Telemedicine improves patient postoperative care
Patients recovering from vascular surgery say that telemedicine has improved their satisfaction with postoperative care as well as their quality of life.
That’s the finding of a recent study published in the Annals of Vascular Surgery. The study compared outcomes between patients who received telehealth remote monitoring with those who received standard treatment, including routine discharge instructions and no electronic monitoring.
Of the 30 participants in study, 16 patients received tablets running the Enform Care Management Platform—a telemedicine app developed by TeleMed 2020—which enabled communication with nurses.
In addition, participants in the intervention group also received at-home monitoring kits that included image capture, weight scales, blood pressure cuffs, thermometers, as well as oxygen saturation monitors to remotely transmit critical health information to their caregivers.
Patients in the intervention group—who were discharged from the hospital—weighed themselves, took their temperatures, measured their heart rates and blood pressure, and determined their blood oxygen levels through the app, as well as completed a wellness and symptom survey.
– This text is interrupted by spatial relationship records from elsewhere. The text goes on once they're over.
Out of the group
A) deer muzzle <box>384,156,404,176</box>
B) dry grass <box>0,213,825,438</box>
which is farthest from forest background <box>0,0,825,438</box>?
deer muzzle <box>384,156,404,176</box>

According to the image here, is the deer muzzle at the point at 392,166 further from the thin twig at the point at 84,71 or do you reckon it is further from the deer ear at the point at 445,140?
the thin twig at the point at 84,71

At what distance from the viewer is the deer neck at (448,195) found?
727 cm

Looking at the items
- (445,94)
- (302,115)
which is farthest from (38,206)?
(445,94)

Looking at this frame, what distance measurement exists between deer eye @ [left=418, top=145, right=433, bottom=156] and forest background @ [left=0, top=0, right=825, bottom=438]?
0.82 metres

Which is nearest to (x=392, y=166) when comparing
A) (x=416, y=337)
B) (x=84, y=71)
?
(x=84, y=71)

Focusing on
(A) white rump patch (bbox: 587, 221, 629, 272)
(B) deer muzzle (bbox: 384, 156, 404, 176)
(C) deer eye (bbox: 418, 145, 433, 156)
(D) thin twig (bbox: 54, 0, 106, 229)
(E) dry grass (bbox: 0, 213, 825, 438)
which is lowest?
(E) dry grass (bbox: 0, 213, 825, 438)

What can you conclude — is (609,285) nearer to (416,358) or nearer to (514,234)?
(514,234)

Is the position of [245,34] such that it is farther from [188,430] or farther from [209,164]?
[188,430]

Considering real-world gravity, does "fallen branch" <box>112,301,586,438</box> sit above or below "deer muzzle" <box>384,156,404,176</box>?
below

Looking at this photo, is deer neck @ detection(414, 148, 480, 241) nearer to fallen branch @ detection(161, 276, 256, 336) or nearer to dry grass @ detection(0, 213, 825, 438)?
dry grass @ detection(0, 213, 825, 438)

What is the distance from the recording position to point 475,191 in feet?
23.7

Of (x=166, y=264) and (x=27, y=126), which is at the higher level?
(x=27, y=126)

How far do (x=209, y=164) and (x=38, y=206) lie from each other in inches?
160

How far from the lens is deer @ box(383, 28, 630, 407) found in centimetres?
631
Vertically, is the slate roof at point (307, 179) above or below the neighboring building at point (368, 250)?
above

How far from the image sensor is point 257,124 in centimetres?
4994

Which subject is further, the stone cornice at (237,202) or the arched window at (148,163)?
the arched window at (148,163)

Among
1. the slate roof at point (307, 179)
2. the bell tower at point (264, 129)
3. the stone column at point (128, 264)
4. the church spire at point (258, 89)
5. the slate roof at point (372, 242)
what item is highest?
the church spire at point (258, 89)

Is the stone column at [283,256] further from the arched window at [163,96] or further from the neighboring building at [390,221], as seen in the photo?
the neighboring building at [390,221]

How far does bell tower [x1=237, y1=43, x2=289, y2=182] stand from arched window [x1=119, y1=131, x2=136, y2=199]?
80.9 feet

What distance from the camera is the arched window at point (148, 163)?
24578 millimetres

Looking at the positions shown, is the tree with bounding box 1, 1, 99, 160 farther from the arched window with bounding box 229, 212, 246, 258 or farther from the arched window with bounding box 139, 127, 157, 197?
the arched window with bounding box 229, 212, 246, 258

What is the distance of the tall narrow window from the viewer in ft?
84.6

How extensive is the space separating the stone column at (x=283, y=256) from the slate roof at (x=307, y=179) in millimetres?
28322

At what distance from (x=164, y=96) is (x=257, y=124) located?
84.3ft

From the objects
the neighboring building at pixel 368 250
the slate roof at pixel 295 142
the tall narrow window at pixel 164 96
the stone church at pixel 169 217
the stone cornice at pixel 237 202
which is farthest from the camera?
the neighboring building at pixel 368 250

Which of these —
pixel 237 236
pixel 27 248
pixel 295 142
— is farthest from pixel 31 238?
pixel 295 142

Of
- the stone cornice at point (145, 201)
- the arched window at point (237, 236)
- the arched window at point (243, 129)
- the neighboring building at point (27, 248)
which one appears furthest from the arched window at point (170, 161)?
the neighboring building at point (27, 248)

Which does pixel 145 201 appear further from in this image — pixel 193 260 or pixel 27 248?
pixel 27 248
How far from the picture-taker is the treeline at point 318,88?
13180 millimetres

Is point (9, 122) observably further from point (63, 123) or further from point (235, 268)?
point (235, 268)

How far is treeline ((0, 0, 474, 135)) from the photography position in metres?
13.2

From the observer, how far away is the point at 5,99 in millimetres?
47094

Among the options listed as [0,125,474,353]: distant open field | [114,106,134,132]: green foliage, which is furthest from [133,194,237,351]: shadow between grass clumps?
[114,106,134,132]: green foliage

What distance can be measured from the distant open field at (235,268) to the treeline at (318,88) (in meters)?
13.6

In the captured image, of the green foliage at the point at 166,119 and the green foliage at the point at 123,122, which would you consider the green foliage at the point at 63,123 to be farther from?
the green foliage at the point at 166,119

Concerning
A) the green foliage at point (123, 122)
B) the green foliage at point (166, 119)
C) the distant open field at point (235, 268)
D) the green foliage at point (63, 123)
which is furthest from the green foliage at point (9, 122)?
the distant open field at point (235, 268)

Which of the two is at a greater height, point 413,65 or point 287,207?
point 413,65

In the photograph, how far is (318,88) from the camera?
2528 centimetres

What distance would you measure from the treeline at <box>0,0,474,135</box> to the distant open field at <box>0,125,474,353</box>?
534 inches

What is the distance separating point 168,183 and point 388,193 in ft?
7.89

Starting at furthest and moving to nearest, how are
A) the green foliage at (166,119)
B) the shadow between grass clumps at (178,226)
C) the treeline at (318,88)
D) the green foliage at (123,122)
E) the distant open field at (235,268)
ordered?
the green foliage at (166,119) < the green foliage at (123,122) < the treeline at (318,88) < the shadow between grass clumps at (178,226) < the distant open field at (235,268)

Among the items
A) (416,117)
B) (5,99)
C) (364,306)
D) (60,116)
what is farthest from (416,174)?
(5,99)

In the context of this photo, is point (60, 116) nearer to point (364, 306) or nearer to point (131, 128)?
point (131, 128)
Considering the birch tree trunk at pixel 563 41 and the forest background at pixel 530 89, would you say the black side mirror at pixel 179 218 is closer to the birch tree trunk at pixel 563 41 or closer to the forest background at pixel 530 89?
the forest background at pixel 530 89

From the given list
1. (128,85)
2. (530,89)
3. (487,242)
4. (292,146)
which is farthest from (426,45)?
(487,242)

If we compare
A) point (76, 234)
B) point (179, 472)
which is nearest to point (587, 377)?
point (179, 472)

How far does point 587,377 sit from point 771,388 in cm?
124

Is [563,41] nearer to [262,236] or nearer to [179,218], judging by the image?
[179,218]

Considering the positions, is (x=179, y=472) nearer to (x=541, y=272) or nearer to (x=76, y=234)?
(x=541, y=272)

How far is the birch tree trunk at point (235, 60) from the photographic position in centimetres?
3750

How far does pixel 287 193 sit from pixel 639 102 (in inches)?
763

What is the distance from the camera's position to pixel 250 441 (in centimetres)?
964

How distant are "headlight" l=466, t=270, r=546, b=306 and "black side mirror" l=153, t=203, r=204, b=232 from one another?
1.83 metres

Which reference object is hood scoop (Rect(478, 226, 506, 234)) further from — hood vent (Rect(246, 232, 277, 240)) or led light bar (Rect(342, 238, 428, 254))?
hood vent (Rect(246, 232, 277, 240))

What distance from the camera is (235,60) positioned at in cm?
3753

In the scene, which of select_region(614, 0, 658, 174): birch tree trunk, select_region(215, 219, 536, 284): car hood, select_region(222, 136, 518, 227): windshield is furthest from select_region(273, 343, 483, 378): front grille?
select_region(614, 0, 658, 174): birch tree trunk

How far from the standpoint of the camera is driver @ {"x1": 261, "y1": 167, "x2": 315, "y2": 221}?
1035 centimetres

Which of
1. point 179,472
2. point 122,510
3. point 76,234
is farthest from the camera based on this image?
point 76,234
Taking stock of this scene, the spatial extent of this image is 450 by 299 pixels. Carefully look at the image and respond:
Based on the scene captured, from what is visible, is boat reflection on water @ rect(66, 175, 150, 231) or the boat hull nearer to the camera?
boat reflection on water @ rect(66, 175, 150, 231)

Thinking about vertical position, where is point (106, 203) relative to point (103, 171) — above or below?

“Care managers used the TeleMed 2020 Enform platform to review alerts, real-time patient data and dialogue with the care team,” according to the study.
The study’s authors found that the telehealth solution “successfully merged remotely generated information with care manager interaction” and was “technically feasible and provided some benefit to patients in geographically disparate areas.”
Further, they reported that the telemedicine technology—which was associated with higher patient satisfaction and improvement in quality of life—was embraced by participants who “took advantage of increased access to healthcare professionals.”
Nonetheless, the study’s results showed that hospital readmission and wound infection rates did not differ significantly between the intervention and control groups, which the researchers attributed to the small sample size of participants.
Going forward, the authors conclude that a “larger study, preferably multicenter, is warranted and under consideration.”